### Required action 1
Rewrite the passage on Maximiliano Luna between "The United States" and "across the territory.", inclusive, changing "horseback" to "wagon".
### Required action 2
Translate this sentence from the passage on Maximiliano Luna into Spanish: "One of the first to volunteer was 27-year-old Maximiliano Luna of Los Lunas."
---- Page extract
Courtesy of Richard Melzer: Col. Theodore Roosevelt, Capt. Maximiliano Luna and their fellow Rough Riders atop San Juan Hill, Cuba, 1898.

The United States declared war on Spain on April 25, 1898. Traveling by horseback and by train, hundreds of New Mexicans rushed to the colors from towns across the territory.
One of the first to volunteer was 27-year-old Maximiliano Luna of Los Lunas. Luna’s telegram to Gov. Miguel Otero arrived on the chief executive’s desk within hours of the nation’s declaration of war.

Why he fought
Young Maximiliano volunteered to serve his country for several reasons. First, he volunteered in response to the sinking of the USS Maine in Havana Harbor on Feb. 15, 1898; 266 American sailors had perished in that tragedy.
Stunned Americans assumed (incorrectly) that the Spanish were responsible for this outrage. Like thousands of Americans, Luna charged off to war with the war cry, “Remember the Maine,” on his lips.
Luna also volunteered to fight because he sympathized with the Cuban people. For months, Americans had read gruesome newspaper reports regarding the ill-treatment of Cuban men, women and children at the hands of their Spanish oppressors.
Responding to these reports, Luna’s wife, Berenice, had been chosen to lead a Cuban Relief Committee in early 1898. Maximiliano was at her side as she worked to collect money and supplies to assist the victims of the alleged atrocities.
--------
---- Provided data
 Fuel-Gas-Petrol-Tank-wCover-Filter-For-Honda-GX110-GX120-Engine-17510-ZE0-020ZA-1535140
--------
### Answer area 1
The United States declared war on Spain on April 25, 1898. Traveling by wagon and by train, hundreds of New Mexicans rushed to the colors from towns across the territory.

### Answer area 2
Uno de los primeros en ofrecerse como voluntario fue Maximiliano Luna, de 27 años, de Los Lunas.